:: Selected passage ::
-*-

Downstream Label Allocation Downstream label allocation is the only mode currently defined for MPLS. Using this approach allows for a minimal amount of label negotiation because the LSR that is required to interpret labels is responsible for assigning them.
Upstream Label Allocation Upstream label allocation is not a supported mode in the current version of MPLS. The advantage associated with this label allocation mode is that switching hardware could realize significant gains from being able to use the same label on a number of different interfaces for multicast traffic.
Label Distribution Modes This section describes MPLS modes specific to distributing MPLS labels. Downstream On-Demand Label Distribution In downstream on-demand mode, label mappings are provided to an upstream LSR when requested. Because labels will not usually be requested unless needed for an NHLFE, this approach results in substantially less label-release traffic for unwanted labels when conservative label retention is in use and when the number of candidate interfaces that will not be used for a next hop is relatively large.
All LSRs must be able to provide labels when requested because (in the case where an LSR is not merge capable) the upstream LSR will need as many labels for LSPs going downstream as it has LSPs arriving at it from upstream. There is no standard way that a downstream LSR would know in advance how many labels to provide to an upstream peer; hence, the downstream LSR must be able to provide new labels as requested.

-*-

:: Record list ::

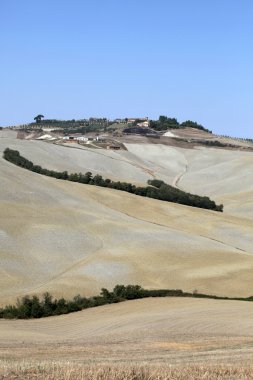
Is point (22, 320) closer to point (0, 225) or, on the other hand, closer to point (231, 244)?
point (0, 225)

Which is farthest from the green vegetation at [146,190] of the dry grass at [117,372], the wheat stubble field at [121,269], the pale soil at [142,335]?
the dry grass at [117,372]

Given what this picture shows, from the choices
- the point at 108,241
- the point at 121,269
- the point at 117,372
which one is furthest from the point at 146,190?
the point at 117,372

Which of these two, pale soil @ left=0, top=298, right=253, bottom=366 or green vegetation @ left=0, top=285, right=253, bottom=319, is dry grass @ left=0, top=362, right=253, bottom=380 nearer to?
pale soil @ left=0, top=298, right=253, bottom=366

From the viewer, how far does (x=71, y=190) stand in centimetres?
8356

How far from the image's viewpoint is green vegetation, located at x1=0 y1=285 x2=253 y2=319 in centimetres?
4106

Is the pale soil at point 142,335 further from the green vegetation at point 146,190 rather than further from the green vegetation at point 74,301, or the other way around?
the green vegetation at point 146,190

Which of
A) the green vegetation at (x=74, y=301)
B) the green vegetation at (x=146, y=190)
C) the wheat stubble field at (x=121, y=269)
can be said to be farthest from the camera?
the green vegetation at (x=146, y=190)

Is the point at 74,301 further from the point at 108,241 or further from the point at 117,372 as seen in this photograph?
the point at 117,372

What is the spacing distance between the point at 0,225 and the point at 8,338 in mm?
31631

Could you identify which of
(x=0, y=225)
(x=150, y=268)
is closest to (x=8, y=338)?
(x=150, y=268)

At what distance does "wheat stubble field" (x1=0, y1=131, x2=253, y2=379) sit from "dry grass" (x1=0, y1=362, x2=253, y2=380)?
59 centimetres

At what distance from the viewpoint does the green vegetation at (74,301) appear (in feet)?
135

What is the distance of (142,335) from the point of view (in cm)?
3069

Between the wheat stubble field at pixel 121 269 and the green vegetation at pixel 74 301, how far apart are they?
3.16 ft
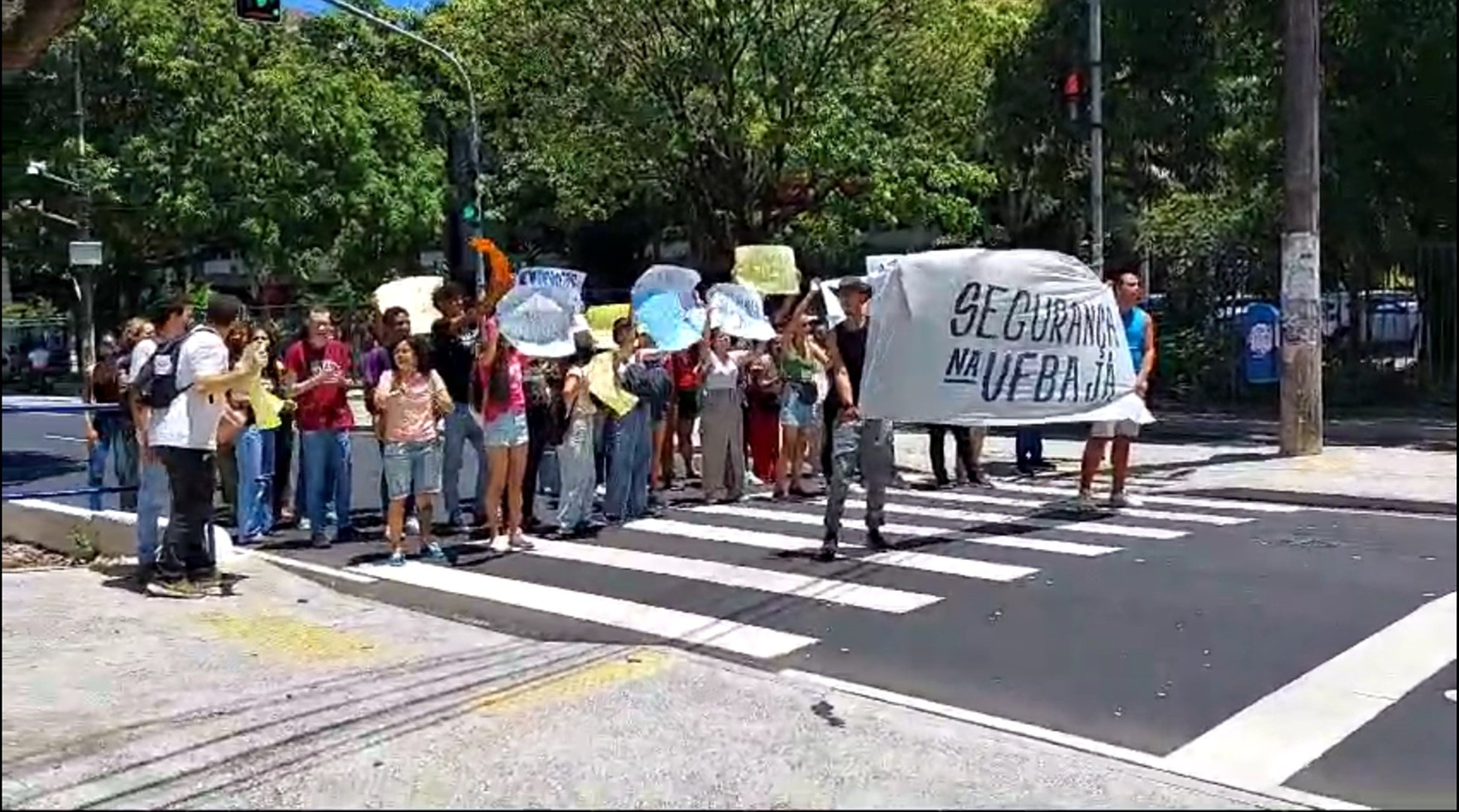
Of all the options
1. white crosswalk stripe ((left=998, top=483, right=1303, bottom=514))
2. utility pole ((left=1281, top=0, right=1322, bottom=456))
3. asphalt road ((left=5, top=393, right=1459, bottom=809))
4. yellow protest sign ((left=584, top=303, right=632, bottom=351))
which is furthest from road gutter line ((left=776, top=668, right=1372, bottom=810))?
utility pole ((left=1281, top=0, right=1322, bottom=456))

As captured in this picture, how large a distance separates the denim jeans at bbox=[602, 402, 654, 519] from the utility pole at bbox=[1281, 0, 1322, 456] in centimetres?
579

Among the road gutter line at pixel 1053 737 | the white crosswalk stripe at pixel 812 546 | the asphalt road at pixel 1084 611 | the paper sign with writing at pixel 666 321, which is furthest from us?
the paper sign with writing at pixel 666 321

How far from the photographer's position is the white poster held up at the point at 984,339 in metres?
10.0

-*-

:: Task requirements ::
A. Print everything in the MPLS label text from "Downstream Label Allocation Downstream" down to "for assigning them.".
B. Answer these questions from the MPLS label text:
(i) Which label allocation mode is the only one currently defined for MPLS?
(ii) In downstream on-demand mode, when are label mappings provided to an upstream LSR?
(iii) Since a downstream LSR has no standard way to know in advance how many labels to provide, what must it be able to do?

:: Exercise responses ::
A.
Downstream Label Allocation Downstream label allocation is the only mode currently defined for MPLS. Using this approach allows for a minimal amount of label negotiation because the LSR that is required to interpret labels is responsible for assigning them.

B.
(i) Downstream label allocation.
(ii) When they are requested.
(iii) Provide new labels as requested.